Fotofreunde Lahnau reisten in Vergangenheit Nordosteuropa
Lahnau (pm). Eine beeindruckende Exkursion führte die Lahnauer Fotofreunde mit 47 Teilnehmern in die Vergangenheit Nordosteuropas. St. Petersburg, Nowgorod, Tallinn und Helsinki waren faszinierende Stationen der Reise.
Die Fotofreunde in Tallinn. (Foto: pm)
In Travemünde konnte man noch die auslaufende »Queen Elizabeth« fotografieren, bevor sich die Gruppe auf der »Finnstar« nach Helsinki einschiffte. Nach zwei Tagen Seefahrt erreichte man die finnische Hauptstadt, um von hier mit dem Bus Richtung russische Grenze nach St. Petersburg weiterzufahren.
Nachdem man in Vyborg die russische Reiseleiterin aufgenommen hatte, erreichten die Fotofreunde am frühen Abend das Hotel in einer Seitenstraße des Newski Prospektes in der Nähe des Moskauer Bahnhofes. Von hier ergab sich sechs Tage lang die Gelegenheit, die kulturellen Höhepunkte des »Venedig des Nordens«, wie St. Petersburg - häufig genannt wird, zu besichtigen und zu fotografieren.
Nach einer ersten Stadtrundfahrt mit Besichtigung der Peter-Paul-Festung, des Panzerkreuzers Aurora und der Isaak-Kathedrale folgte eine Fahrt nach Puschkin - Zarskoje-Selo mit der Besichtigung des Katharinenpalastes und Bernsteinzimmers sowie dem Schloss und dem größten Landschaftspark Europas in Pawlowsk. Nach einer Schiffsfahrt auf der Newa standen eine Besichtigung der Auferstehungskirche (Erlöserkirche) sowie des Hauses von Peter dem Großen und ein Besuch der Eremitage an. Natürlich wurde auch das eindrucksvolle Smolny-Kloster ausgiebig fotografiert.

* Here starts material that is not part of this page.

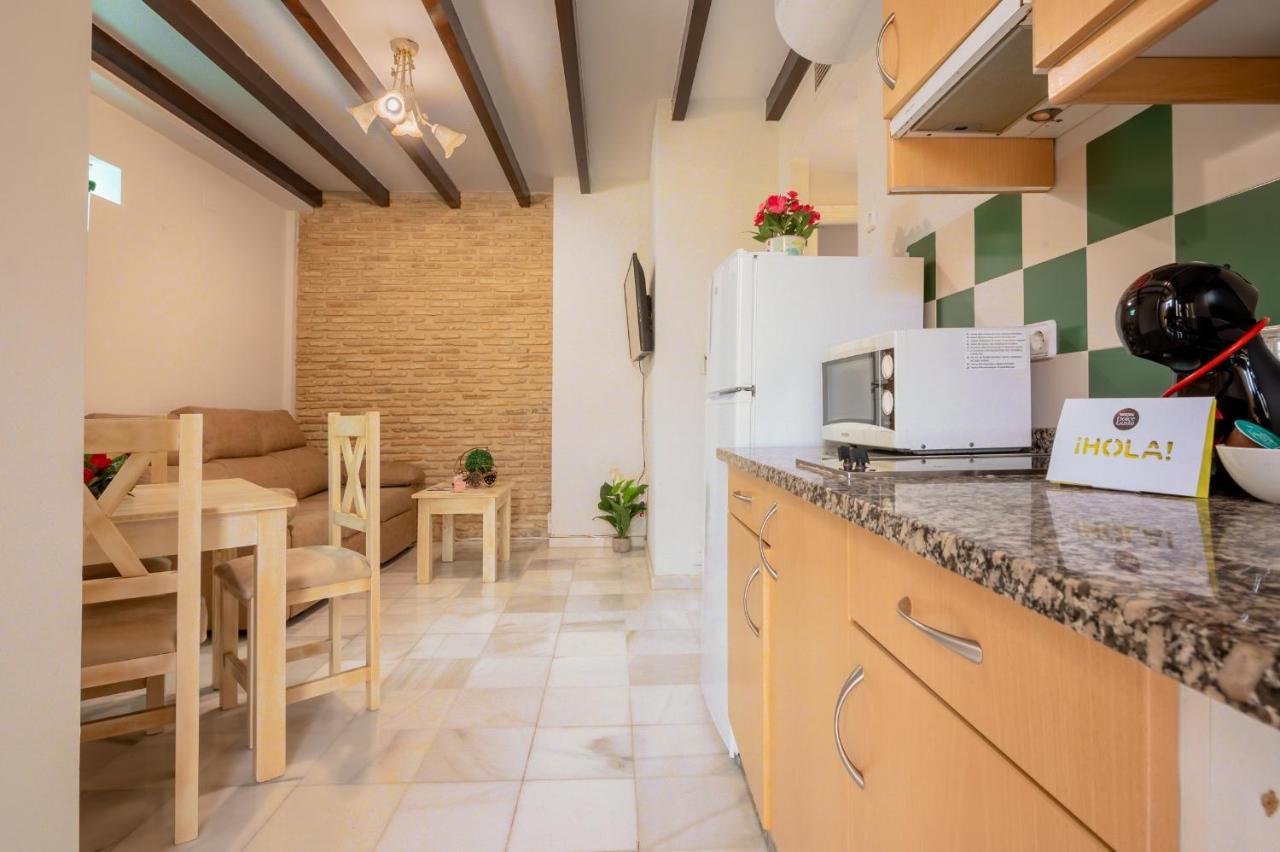 Precioso Apartamento En Triana Севілья Екстер'єр фото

Sodann führte ein Tagesausflug in das 200 Kilometer von St. Petersburg entfernte Nowgorod am Ilmensee, eine der ältesten Städte Russlands; im Jahre 859 von dem Warägerfürsten Rurik gegründet. Nowgorod war im frühen Mittelalter eine der reichsten Städte Europas mit einem wichtigen Kontor der Hanse.
Die Fotofreunde besichtigten den Kreml mit seiner 1,5 Kilometer langen intakten Festungswand; die bereits 989 erbaute Sophienkathedrale mit der weltberühmten »Magdeburger Bronzetür«, sowie eines der ältesten Klöster Russlands, das im Jahre 1030 errichtete Jurjew-Kloster. Außerdem konnte man im Witoslawizy-Freilichtmuseum für Holzarchitektur über zwanzig Holzkirchen und Bauernhäuser fotografieren. Der letzte Tag in St. Petersburg blieb dann der Besichtigung des Peterhofes mit dem »Großen Palast« und den über 150 Wasserspielen und Fontänen vorbehalten.